• Exercise materials:
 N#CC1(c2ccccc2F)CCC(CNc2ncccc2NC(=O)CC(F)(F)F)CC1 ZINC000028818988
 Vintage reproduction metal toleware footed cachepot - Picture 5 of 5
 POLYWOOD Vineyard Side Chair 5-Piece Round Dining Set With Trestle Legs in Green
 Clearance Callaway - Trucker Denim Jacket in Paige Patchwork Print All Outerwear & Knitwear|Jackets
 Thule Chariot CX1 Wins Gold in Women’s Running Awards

--

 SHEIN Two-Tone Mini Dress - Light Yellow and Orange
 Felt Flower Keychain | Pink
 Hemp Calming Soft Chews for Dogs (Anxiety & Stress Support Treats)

==

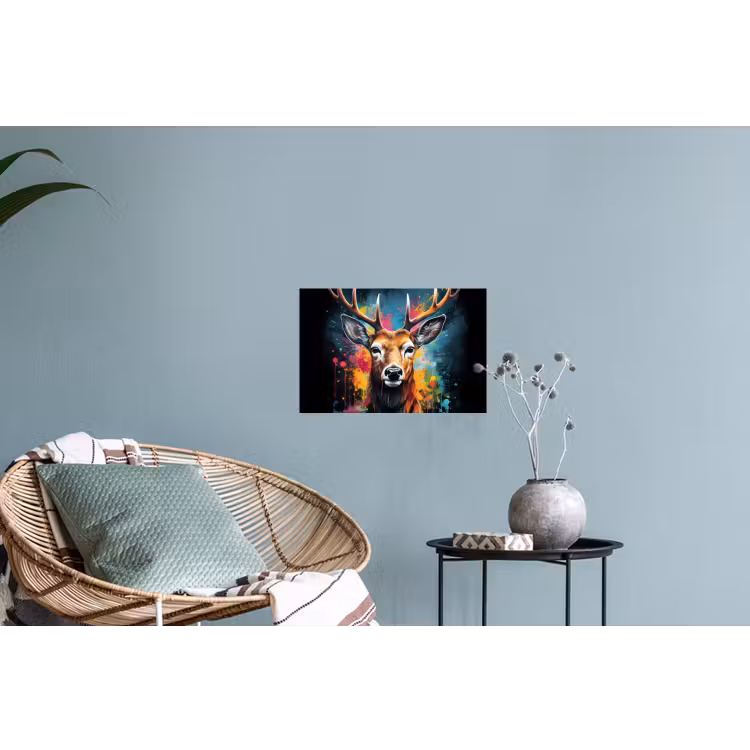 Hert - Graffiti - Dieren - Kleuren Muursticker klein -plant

• Problem statement: Only the lines above from the one with "Clearance Callaway - Trucker" up to and including the one with "Thule Chariot CX1" should be repeated, exactly as written.

• Task output:
 Clearance Callaway - Trucker Denim Jacket in Paige Patchwork Print All Outerwear & Knitwear|Jackets
 Thule Chariot CX1 Wins Gold in Women’s Running Awards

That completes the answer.